[Improvement]: The optimizer adds a cache of eq delete files to reduce repeated IO cost of eq delete files
Search before asking
- [X] I have searched in the issues and found no similar issues.
What would you like to be improved?
For large tables written by Flink, each commit will submit an EQ DELETE file associated with all previous data files. Most of the generated optimize tasks will repeatedly read this EQ DELETE file, causing duplicate IO cost.
How should we improve?
Each JVM(taskmanager, executor) in the Optimizer generates a Cache to cache the EQ DELETE File.
Are you willing to submit PR?
- [x] Yes I am willing to submit a PR!
Subtasks
No response
Code of Conduct
- [X] I agree to follow this project's Code of Conduct
Hi, it is a good idea to cache the delete file data. However, before proceeding with the actual implementation, we may need to clarify some details like:
- Do we only cache data for equality-deleted files?
- How to limit the size of the cache?
- What kind of cache eviction strategy to use?
- When allocating tasks in AMS, is it necessary to consider cache hits?
IMO,
Do we only cache data for equality-deleted files?
Yes, the position delete files only match limited insert files, so it seems to be unnecessary to cache them for now.

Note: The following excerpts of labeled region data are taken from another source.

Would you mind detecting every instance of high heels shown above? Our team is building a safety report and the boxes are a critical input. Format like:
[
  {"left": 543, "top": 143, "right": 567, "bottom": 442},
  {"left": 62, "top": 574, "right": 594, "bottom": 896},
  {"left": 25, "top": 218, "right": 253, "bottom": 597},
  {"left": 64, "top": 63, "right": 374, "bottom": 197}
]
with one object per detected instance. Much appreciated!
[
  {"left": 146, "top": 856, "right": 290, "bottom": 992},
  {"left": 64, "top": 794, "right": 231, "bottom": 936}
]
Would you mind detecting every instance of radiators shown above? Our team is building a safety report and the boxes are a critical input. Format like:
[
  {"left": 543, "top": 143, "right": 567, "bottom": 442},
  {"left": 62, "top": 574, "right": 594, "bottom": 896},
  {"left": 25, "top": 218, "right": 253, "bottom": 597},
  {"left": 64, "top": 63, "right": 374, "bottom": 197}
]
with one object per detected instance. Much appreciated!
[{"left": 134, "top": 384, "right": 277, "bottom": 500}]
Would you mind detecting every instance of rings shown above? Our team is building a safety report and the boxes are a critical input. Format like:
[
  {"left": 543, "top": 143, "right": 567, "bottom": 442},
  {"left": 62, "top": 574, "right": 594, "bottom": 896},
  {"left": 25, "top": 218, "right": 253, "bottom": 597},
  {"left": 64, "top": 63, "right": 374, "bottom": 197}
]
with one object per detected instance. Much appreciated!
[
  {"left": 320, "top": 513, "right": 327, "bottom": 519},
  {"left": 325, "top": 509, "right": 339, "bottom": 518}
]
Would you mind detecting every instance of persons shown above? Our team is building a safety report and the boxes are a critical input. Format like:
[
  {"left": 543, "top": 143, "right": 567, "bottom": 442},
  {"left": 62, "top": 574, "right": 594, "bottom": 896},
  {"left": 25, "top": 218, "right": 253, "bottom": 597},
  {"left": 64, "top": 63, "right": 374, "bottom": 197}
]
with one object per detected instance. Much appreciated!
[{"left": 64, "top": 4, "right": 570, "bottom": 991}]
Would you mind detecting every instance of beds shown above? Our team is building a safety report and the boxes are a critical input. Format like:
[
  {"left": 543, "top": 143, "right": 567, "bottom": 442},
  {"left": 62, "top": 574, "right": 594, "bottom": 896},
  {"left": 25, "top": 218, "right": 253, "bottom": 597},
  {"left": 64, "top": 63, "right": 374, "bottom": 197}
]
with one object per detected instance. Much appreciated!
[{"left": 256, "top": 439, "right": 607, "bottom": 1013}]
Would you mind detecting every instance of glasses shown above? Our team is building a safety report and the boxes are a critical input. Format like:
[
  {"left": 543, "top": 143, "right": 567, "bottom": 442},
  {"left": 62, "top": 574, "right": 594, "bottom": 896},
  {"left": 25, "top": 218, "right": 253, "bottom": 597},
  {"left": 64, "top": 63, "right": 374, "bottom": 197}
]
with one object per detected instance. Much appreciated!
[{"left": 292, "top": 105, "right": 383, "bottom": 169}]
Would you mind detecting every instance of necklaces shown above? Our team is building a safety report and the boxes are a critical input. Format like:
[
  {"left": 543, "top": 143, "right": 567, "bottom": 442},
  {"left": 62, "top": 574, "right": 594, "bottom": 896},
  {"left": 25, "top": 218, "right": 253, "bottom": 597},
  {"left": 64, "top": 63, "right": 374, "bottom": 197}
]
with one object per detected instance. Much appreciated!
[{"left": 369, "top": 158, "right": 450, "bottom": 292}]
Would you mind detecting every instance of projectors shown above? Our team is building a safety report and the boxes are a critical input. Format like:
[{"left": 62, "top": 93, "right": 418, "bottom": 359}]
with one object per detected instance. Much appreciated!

How to limit the size of the cache?
If we cannot fully cache a delete file, the cache will be ineffective. To better protect memory and cache as many files as possible, we may only want to cache delete files that are relatively small in size. Additionally, for delete files that are too large, they are now filtered during reading using the bloom filter of insert files, and they are not suitable for caching either. Besides, we should add a configuration to control the maximum size of the cache, preferably in bytes.
What kind of cache eviction strategy to use?
LRU seems to be good enough.
When allocating tasks in AMS, is it necessary to consider cache hits?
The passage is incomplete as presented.